- **閱讀節選**:
============================================================

一類是揭示發展中的矛盾沖突和問題。《月亮灣的風波》(中叔皇執導,1984)講述了20世紀80年代初期,迅速富裕的“萬元戶”遭受村里人集體“吃富戶”揩油借錢的困擾。《陳奐生上城》講述了在新時代擺脫窮困的農民陳奐生,被村辦企業選為采購員辦理采購過程中目睹各種不正之風的故事。《野山》(顏學恕導演,1985)、《月月》(琪琴高娃執導,1986)反映了改革時代農民新舊觀念的激烈碰撞及其在此背景之下農民感情和家庭的矛盾、分離和重組。《秋菊打官司》(張藝謀執導,1992)表達了農村社會人情與法制的矛盾沖突。《失信的村莊》(王好為執導,1986)反映了農民們的小農意識和淡薄的法制觀念。《哦,香雪》(王好為執導,1989)表達了城鄉貧富差距,教育不均衡,鄉村對城市的向往,鄉土中國對現代化的渴望。《人生》(吳天明導演,1984),表達了城鄉二元結構下農村人進城的渴望和在這種心態之下人性的撕裂和矛盾。《媳婦們的心事》(賈士纮執導,1983)講述了富裕起來的農村忽視計劃生育的問題。《相思女子客店》(董克娜執導,1985)反映了改革開放初期改革受到舊勢力的重重圍困和遭遇的矛盾沖突。《嫁不出去的姑娘》(陳方千執導,1983)批判了改革開放初期農村社會過度追求物質利益的婚配觀導致的歪風邪氣。

============================================================

記錄
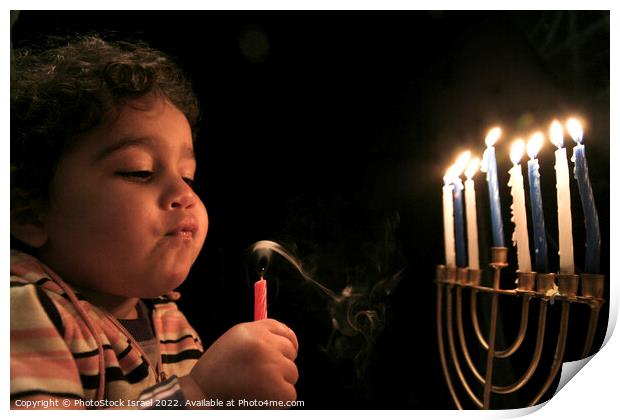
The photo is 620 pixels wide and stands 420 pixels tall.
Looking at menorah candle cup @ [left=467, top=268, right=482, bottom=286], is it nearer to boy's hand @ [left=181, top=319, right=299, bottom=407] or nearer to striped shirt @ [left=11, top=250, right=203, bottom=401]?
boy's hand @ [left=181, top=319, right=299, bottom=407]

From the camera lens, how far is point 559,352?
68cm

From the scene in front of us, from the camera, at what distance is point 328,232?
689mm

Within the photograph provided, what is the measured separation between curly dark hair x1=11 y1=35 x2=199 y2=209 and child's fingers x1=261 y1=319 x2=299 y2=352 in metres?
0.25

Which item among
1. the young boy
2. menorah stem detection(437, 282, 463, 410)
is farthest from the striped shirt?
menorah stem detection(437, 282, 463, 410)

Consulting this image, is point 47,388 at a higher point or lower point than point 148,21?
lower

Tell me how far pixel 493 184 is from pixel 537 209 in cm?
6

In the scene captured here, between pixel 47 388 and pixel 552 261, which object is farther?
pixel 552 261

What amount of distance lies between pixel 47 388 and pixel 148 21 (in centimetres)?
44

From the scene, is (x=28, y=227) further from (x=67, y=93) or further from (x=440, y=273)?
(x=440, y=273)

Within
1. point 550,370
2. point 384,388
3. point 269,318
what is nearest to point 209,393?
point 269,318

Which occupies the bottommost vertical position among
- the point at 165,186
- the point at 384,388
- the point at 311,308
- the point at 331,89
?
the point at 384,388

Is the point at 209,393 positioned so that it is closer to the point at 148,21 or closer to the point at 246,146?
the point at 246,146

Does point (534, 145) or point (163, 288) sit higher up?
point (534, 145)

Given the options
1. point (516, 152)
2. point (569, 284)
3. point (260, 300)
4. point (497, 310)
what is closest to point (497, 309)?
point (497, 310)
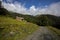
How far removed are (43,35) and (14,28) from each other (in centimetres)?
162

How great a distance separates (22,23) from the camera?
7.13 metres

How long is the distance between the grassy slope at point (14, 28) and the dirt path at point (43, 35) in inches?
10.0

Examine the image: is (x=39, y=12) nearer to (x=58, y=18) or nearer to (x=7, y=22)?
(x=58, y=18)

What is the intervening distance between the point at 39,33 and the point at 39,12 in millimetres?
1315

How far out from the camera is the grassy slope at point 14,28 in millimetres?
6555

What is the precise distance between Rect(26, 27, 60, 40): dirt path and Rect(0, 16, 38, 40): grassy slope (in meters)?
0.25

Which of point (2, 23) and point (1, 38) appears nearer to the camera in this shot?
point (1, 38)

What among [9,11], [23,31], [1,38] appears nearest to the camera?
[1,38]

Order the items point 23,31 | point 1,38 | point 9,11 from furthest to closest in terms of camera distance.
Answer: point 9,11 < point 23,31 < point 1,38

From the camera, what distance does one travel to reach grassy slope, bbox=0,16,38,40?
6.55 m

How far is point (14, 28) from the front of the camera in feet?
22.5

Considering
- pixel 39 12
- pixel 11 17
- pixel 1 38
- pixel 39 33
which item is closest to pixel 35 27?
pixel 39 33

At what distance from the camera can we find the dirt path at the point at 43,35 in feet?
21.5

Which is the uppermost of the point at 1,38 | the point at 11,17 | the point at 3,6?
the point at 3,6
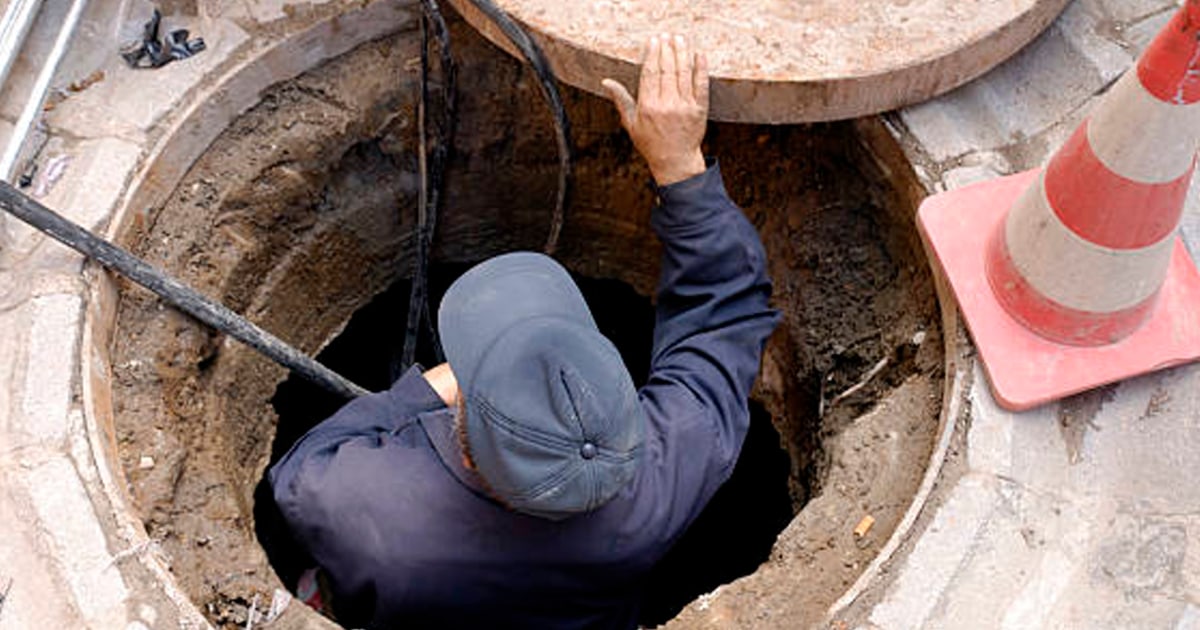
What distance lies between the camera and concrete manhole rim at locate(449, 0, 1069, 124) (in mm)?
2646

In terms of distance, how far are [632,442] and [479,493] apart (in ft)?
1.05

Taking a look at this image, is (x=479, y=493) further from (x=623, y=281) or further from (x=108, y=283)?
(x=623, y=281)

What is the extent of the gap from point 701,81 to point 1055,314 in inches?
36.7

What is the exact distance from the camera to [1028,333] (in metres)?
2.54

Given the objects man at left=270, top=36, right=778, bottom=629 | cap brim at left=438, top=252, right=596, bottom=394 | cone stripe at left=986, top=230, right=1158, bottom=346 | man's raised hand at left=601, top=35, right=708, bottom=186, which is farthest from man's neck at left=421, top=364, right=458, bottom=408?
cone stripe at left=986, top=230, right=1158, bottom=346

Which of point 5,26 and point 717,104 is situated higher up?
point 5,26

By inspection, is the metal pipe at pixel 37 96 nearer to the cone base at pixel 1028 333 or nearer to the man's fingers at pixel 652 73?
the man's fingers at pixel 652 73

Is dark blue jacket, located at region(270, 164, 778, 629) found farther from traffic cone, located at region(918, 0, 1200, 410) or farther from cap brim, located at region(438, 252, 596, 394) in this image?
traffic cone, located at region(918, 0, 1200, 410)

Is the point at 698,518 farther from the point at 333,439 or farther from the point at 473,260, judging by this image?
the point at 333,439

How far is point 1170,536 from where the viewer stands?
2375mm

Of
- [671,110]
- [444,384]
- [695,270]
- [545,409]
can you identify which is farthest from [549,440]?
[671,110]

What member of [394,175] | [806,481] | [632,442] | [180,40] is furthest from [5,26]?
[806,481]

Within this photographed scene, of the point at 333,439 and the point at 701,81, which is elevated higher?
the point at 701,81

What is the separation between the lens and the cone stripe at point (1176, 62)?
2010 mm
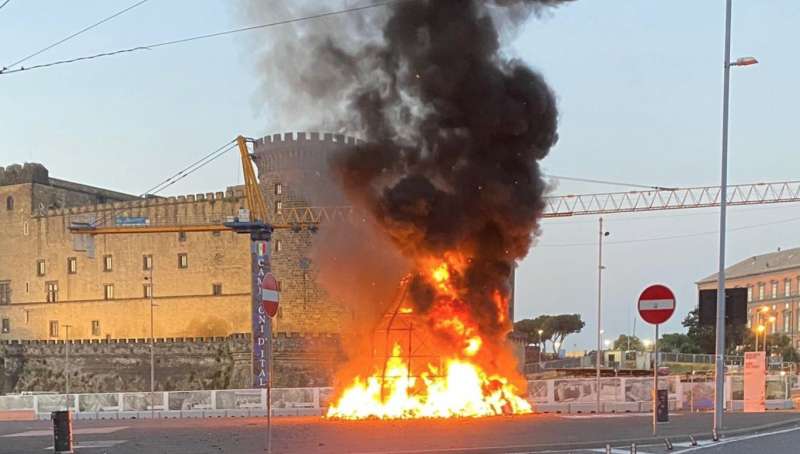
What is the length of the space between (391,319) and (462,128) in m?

============================================================

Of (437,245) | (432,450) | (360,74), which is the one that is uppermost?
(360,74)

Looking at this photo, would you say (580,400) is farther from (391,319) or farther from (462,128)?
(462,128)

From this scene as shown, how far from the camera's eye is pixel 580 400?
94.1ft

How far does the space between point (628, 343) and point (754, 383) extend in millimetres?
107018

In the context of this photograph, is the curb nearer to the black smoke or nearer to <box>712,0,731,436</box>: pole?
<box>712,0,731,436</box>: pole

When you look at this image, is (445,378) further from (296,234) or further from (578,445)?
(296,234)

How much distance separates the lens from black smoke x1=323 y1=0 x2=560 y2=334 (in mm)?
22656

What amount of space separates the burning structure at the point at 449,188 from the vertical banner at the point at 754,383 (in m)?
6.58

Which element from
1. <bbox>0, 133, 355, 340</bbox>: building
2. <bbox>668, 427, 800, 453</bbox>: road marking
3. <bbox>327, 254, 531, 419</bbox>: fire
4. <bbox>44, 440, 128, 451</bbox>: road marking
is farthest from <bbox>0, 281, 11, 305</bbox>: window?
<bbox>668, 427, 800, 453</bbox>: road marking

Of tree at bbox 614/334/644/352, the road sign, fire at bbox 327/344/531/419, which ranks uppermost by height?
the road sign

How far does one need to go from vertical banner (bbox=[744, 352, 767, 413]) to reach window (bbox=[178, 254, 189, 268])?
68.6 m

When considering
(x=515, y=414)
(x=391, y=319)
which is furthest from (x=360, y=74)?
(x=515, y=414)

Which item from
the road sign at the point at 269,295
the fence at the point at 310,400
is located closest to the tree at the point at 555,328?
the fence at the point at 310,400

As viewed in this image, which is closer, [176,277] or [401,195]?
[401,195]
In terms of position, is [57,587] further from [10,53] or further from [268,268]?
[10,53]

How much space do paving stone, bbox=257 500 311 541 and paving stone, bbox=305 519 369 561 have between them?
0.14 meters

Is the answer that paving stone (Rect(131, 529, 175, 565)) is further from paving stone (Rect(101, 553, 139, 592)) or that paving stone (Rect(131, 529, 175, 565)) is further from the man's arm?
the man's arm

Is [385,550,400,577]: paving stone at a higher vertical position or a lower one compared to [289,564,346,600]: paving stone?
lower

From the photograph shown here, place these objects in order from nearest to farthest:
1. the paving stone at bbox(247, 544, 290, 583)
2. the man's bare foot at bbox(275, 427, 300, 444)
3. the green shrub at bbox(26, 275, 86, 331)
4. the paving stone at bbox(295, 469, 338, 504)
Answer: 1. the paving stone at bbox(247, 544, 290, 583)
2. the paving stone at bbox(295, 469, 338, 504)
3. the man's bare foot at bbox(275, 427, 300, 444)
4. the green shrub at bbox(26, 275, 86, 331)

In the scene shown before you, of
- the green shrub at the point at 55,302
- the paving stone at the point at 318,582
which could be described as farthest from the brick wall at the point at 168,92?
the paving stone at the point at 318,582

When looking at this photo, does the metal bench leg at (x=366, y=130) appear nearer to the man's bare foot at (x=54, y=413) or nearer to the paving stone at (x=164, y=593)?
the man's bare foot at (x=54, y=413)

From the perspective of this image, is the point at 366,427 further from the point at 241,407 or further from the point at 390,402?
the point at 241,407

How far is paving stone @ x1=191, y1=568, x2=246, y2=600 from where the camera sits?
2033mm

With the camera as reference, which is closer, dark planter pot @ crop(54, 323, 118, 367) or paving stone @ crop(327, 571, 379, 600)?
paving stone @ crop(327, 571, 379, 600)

============================================================

- **練習目標**:
根據閱讀節選回答下列問題：
(a) 《月亮灣的風波》由誰執導？
(b) 《秋菊打官司》表達了農村社會哪兩者之間的矛盾沖突？
(c) 《媳婦們的心事》講述了富裕起來的農村忽視了什麼問題？

- **作答結果**:
(a) 中叔皇。
(b) 人情與法制。
(c) 計劃生育的問題。